- _QUOTED TEXT_:
Expressionism emerged simultaneously in various cities across Germany as a response to a widespread anxiety about humanity's increasingly discordant relationship with the world and accompanying lost feelings of
authenticity and spirituality. In part a reaction against Impressionists and academic art, Expressionism was inspired most heavily by the Symbolist currents in
late nineteenth-century art. Vincent van Gogh, Edvard Munch, and James Ensor proved particularly influential to the Expressionists, encouraging
the distortion of form and the deployment of strong colors to convey a variety of anxieties and yearnings. The classic phase of the Expressionist movement lasted from approximately 1905 to 1920 and spread throughout Europe.
Its example would later inform Abstract Expressionism, and its influence would be felt throughout the remainder of the century in German art. It was also a critical precursor to the Neo-Expressionist artists of the 1980s.
The arrival of Expressionism announced new standards in the creation and judgment of art. Art was now meant to come forth from within the artist, rather than from a depiction of the external visual world, and the standard for assessing the quality of a work of art became the character of the artist's feelings rather than an analysis of the composition.
Expressionist artists often employed swirling, swaying, and exaggeratedly executed brushstrokes in the depiction of their subjects. These techniques were meant to convey the turgid emotional state of the artist reacting to the anxieties of the modern world.

- _SHORT TASK 1_: According to the passage on Expressionism, roughly which years did the classic phase of the movement span?
- _SHORT TASK 2_: Reproduce the passage on Expressionism word for word, starting with "Its example would" and going on through "of the composition.".

(Saved data entries)

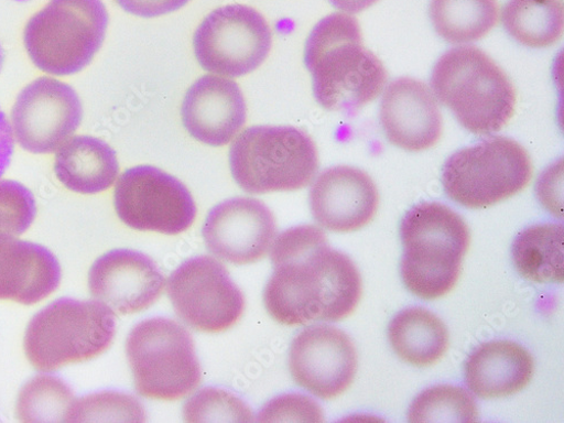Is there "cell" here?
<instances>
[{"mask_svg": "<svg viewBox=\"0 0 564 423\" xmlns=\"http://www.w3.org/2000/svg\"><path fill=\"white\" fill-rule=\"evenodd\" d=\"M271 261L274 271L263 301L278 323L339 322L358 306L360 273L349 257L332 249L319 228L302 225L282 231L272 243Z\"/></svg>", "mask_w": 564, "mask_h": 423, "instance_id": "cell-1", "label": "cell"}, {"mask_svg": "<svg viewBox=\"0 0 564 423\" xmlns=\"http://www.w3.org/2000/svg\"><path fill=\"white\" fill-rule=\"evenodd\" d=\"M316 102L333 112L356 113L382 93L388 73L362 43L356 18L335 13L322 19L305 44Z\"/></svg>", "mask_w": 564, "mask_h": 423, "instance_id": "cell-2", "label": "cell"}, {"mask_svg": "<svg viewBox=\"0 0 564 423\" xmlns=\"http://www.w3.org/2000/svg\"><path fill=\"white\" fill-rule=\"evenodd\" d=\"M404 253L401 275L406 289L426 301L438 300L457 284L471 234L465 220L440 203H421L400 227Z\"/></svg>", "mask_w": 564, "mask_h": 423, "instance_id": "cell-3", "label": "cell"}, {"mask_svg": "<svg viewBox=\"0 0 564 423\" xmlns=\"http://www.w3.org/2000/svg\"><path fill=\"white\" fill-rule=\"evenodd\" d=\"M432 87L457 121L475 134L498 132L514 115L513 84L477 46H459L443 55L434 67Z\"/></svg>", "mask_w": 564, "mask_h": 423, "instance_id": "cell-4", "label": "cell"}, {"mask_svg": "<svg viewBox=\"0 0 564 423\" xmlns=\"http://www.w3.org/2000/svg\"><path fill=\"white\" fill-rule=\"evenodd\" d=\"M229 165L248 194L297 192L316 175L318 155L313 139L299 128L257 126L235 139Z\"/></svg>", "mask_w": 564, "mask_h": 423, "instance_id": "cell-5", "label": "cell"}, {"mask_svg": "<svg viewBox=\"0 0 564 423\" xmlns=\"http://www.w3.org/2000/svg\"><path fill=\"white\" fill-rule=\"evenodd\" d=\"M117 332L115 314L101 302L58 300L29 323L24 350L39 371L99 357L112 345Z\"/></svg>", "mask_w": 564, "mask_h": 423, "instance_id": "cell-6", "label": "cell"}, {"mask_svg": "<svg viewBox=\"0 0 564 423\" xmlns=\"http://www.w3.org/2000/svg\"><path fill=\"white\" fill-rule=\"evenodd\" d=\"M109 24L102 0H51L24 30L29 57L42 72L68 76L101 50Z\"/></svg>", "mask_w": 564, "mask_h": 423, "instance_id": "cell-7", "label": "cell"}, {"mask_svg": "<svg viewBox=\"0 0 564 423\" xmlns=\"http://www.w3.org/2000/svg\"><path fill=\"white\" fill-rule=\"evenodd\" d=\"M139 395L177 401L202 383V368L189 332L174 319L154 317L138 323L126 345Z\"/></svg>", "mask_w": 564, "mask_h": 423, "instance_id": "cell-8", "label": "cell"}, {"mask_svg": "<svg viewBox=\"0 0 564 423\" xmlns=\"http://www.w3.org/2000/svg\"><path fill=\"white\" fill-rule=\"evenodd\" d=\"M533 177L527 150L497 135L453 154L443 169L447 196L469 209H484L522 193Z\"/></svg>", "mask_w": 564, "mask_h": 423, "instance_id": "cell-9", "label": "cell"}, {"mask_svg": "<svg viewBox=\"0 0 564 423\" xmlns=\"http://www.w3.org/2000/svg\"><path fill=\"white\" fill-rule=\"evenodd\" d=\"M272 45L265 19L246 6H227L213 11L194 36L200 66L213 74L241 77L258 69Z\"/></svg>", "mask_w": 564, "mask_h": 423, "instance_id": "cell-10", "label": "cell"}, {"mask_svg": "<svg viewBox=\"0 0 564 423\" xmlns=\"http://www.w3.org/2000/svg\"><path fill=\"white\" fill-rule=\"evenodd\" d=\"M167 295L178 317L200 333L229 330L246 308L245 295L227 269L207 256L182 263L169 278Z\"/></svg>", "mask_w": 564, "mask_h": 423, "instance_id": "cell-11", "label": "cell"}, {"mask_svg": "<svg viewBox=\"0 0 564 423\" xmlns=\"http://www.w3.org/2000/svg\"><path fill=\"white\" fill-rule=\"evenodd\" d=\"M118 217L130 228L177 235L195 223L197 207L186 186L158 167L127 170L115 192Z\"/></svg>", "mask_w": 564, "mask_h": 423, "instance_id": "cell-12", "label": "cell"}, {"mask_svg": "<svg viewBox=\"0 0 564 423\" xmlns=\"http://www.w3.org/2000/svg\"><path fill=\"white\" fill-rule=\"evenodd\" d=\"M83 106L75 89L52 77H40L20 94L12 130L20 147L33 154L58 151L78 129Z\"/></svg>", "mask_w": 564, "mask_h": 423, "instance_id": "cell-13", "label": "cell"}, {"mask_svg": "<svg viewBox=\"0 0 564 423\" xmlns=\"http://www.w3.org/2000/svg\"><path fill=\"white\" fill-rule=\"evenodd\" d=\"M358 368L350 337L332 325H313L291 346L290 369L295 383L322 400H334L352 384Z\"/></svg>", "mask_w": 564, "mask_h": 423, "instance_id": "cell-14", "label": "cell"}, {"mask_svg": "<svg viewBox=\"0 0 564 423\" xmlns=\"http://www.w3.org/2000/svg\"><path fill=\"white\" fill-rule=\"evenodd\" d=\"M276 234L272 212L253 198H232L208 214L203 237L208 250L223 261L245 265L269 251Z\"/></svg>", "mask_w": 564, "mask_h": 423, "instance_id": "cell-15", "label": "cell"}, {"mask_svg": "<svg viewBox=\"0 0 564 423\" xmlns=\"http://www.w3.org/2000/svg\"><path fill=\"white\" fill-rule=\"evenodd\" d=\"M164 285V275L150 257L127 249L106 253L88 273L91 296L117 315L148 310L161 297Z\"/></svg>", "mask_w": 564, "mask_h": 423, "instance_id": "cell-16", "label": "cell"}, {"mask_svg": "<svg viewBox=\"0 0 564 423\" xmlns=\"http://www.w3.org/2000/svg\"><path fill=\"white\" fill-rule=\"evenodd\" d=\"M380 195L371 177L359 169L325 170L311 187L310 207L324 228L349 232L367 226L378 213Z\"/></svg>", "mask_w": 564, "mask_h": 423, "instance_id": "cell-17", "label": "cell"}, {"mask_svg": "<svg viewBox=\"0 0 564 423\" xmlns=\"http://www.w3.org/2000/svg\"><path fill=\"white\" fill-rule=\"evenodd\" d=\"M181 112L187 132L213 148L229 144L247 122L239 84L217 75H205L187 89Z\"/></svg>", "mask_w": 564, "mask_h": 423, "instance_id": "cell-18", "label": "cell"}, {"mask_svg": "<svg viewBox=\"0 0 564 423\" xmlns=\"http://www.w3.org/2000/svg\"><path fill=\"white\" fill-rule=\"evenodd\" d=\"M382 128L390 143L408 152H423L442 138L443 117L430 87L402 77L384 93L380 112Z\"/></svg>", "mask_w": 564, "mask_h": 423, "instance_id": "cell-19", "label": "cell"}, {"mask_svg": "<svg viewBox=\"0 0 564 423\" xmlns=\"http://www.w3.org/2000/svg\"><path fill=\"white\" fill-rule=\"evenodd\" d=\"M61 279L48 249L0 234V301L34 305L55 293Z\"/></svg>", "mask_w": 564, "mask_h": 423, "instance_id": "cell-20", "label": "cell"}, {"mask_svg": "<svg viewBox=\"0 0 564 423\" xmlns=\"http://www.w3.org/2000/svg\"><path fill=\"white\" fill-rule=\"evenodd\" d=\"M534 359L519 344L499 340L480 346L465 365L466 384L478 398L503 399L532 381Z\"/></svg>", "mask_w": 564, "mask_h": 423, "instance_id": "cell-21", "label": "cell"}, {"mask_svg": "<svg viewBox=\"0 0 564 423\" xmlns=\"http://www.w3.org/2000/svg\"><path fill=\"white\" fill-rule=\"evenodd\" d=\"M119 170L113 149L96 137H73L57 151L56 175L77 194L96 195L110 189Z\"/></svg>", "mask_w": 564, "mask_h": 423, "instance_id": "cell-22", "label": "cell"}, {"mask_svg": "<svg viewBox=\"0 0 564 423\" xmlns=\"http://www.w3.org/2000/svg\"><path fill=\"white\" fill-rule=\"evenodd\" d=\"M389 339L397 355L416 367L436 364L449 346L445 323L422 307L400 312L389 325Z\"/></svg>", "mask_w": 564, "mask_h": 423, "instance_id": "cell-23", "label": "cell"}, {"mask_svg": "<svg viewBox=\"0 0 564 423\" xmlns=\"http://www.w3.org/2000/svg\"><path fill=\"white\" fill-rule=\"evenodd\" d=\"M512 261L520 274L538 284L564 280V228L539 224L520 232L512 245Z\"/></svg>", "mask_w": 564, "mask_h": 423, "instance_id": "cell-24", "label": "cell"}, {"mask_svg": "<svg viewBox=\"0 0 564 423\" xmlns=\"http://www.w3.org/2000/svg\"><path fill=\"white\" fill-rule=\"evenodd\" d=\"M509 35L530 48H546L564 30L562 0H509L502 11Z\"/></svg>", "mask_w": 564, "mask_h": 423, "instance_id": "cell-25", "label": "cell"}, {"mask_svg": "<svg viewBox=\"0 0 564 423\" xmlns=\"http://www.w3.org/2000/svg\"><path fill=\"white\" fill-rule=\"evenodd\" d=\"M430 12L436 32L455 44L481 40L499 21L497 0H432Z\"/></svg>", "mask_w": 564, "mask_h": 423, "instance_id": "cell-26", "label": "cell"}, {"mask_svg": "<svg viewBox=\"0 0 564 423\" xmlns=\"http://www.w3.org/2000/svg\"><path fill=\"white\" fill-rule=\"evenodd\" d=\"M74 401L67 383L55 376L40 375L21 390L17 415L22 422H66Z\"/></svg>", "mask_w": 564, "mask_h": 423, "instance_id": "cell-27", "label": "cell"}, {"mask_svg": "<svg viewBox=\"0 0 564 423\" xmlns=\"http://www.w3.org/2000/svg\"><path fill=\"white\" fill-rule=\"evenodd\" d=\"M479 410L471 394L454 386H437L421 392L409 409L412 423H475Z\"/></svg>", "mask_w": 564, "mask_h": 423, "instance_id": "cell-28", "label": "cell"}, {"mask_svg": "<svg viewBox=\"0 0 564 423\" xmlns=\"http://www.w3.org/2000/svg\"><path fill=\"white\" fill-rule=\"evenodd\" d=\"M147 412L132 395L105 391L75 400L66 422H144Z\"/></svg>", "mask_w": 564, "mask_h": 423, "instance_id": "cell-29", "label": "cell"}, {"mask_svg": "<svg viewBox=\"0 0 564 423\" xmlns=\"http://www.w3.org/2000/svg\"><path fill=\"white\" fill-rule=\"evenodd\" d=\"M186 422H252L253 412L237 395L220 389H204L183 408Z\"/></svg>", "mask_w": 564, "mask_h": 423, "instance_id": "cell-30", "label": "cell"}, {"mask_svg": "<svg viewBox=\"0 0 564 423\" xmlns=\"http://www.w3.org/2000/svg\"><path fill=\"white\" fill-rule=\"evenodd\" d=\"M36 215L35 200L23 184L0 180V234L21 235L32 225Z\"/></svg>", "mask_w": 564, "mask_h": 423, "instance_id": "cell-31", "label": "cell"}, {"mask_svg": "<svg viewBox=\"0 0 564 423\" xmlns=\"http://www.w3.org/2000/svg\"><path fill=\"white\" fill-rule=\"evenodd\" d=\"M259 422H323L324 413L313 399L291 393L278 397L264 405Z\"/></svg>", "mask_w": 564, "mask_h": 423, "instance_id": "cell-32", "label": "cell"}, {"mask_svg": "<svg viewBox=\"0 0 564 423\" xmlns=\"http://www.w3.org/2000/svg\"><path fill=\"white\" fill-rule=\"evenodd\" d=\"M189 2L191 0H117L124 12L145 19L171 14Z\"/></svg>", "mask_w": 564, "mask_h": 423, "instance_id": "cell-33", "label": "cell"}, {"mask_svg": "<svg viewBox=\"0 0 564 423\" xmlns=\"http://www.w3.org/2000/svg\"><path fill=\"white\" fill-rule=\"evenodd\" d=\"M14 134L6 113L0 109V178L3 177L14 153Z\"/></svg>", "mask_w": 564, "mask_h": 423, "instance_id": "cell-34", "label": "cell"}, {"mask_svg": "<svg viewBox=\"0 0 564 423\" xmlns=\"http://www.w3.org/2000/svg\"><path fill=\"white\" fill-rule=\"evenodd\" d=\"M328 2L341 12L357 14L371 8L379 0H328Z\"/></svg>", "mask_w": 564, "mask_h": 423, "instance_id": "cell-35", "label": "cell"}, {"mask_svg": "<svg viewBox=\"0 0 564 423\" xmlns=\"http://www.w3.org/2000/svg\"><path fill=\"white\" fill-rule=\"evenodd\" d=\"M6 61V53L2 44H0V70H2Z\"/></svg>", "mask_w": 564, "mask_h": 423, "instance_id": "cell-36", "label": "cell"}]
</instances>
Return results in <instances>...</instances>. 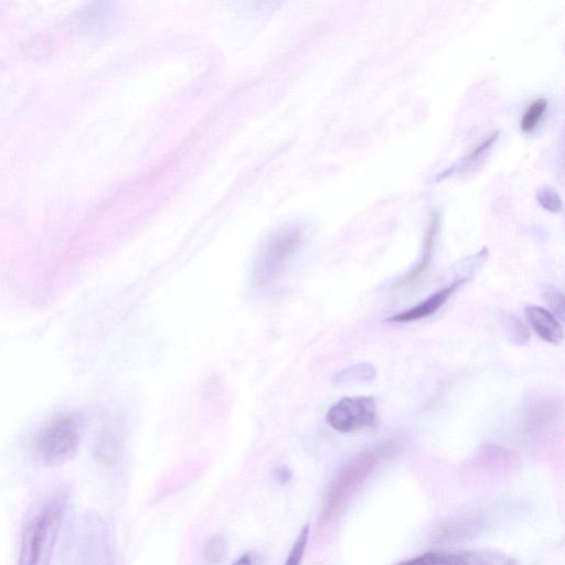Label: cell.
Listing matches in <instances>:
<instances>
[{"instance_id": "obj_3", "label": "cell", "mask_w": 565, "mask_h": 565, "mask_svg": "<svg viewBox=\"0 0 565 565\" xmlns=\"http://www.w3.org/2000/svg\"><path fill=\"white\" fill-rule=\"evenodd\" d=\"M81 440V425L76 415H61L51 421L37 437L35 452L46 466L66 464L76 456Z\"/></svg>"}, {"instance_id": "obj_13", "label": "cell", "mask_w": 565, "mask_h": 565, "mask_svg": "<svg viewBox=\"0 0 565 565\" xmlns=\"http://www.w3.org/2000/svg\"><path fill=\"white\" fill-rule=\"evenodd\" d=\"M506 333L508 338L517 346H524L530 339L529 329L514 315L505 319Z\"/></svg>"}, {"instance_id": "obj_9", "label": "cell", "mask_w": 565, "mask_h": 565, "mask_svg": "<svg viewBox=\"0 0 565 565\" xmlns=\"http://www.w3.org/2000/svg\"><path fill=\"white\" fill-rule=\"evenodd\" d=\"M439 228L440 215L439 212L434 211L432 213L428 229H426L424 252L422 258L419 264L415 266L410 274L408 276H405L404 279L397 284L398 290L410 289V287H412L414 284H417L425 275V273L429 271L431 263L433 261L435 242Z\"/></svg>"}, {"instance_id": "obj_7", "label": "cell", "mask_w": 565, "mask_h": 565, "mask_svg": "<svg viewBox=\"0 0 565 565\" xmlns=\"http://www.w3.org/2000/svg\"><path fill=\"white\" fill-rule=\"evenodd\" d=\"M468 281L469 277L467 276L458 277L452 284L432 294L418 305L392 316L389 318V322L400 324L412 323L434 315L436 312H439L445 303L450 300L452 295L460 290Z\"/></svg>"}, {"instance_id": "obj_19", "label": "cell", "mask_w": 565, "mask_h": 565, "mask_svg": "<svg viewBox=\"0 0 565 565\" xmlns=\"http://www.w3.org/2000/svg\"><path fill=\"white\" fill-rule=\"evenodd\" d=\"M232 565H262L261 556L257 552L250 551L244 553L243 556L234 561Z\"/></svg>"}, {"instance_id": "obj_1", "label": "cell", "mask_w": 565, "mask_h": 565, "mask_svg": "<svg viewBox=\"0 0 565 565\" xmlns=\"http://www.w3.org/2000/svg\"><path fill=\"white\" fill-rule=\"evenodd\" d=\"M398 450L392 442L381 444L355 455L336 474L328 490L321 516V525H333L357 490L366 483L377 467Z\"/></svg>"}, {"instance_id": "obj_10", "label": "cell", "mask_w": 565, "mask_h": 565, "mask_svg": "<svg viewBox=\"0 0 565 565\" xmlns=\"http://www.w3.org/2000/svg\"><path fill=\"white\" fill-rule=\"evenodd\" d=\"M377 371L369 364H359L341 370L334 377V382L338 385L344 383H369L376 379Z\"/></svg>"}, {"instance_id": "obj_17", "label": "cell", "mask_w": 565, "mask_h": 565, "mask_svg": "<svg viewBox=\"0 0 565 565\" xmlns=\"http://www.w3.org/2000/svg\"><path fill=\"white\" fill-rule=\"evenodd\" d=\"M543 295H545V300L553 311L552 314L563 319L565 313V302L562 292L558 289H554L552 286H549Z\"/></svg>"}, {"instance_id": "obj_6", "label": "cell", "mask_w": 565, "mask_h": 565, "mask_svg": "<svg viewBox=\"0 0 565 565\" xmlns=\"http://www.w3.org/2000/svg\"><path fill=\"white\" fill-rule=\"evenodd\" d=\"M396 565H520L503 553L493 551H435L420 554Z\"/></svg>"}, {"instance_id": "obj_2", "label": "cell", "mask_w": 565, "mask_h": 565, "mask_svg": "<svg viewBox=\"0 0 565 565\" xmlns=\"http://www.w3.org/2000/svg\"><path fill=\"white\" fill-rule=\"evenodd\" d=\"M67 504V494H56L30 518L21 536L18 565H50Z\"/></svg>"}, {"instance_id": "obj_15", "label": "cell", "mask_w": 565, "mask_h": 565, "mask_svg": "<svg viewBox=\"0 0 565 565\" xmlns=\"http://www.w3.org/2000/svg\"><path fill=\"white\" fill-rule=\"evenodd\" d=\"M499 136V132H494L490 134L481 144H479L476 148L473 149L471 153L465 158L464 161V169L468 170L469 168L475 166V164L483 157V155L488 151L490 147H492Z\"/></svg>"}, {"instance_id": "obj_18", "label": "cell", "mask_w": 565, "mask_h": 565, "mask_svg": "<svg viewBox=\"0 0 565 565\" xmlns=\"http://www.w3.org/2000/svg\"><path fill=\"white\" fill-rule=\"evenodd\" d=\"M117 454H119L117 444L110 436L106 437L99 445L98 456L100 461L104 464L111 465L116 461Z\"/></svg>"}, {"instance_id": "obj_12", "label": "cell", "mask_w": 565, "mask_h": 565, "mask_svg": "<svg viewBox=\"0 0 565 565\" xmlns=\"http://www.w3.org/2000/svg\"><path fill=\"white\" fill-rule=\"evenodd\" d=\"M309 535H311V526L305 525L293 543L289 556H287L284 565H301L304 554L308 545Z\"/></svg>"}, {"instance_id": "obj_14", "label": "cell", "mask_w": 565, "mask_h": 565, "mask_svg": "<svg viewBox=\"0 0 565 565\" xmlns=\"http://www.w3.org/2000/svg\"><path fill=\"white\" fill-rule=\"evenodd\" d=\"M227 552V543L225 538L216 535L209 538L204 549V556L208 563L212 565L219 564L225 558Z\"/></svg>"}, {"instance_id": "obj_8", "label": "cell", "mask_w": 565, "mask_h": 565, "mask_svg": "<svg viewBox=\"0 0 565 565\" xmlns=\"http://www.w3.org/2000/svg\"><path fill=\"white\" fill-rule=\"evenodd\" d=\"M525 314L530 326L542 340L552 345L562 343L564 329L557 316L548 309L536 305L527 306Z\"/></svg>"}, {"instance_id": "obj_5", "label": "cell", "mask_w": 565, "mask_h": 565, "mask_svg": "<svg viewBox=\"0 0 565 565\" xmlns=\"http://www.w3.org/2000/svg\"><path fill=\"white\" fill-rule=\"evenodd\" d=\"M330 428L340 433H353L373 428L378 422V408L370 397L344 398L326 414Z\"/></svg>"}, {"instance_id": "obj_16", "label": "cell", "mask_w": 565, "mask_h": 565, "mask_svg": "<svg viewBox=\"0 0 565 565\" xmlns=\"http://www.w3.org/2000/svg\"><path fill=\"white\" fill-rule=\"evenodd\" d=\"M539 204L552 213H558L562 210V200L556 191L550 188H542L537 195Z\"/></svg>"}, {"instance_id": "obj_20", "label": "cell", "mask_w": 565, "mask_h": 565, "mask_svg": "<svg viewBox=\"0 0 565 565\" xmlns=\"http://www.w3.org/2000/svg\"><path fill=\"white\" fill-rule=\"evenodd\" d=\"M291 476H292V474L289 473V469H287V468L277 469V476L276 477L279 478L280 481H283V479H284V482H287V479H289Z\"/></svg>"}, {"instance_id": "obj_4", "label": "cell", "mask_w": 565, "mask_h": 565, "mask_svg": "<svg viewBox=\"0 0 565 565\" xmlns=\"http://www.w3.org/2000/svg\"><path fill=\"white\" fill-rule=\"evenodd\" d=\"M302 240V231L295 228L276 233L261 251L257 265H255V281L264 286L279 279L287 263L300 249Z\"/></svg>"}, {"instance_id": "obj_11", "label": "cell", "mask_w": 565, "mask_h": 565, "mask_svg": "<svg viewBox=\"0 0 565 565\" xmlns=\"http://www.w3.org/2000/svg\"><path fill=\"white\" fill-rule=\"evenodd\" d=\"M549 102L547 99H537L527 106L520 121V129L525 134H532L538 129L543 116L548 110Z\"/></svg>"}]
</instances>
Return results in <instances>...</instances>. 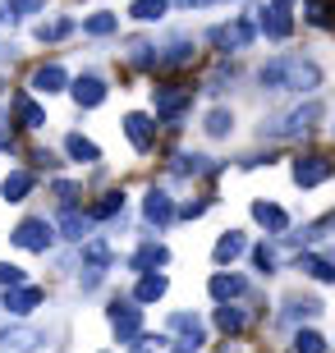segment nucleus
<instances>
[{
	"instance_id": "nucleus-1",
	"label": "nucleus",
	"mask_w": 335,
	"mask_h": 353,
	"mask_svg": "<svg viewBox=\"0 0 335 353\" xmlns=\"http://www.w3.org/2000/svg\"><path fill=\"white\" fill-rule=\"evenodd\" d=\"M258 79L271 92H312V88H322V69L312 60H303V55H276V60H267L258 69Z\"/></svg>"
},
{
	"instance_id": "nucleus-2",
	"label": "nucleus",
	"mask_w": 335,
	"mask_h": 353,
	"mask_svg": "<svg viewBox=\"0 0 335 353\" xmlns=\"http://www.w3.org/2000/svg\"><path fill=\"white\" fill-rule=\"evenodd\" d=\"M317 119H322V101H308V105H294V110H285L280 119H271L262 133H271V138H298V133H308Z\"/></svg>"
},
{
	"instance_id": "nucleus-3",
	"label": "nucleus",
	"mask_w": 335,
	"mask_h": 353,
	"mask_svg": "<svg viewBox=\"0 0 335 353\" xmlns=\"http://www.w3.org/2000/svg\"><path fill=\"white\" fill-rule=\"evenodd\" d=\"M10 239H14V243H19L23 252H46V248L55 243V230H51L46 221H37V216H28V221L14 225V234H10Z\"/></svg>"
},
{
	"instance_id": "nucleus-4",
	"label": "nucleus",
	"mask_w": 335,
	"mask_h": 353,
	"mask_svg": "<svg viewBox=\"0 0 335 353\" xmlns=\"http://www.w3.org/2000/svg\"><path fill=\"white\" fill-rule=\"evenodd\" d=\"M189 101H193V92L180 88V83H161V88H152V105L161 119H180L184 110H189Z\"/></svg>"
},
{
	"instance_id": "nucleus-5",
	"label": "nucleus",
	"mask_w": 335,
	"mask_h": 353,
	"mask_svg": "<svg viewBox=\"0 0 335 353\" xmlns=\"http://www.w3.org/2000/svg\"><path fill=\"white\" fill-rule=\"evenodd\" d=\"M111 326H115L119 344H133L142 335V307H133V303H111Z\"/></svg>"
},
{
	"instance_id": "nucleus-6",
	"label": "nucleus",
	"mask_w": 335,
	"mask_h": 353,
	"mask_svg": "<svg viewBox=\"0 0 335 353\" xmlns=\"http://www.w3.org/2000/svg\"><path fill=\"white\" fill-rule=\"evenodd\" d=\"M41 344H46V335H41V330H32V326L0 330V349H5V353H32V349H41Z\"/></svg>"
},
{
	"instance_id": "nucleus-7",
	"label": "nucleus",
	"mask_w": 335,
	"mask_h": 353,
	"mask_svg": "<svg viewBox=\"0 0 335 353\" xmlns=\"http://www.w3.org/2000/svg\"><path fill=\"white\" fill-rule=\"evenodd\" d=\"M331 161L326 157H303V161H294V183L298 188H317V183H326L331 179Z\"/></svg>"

- _EXERCISE RESPONSE 1_: From approximately 1905 to 1920.

- _EXERCISE RESPONSE 2_:
Its example would later inform Abstract Expressionism, and its influence would be felt throughout the remainder of the century in German art. It was also a critical precursor to the Neo-Expressionist artists of the 1980s.
The arrival of Expressionism announced new standards in the creation and judgment of art. Art was now meant to come forth from within the artist, rather than from a depiction of the external visual world, and the standard for assessing the quality of a work of art became the character of the artist's feelings rather than an analysis of the composition.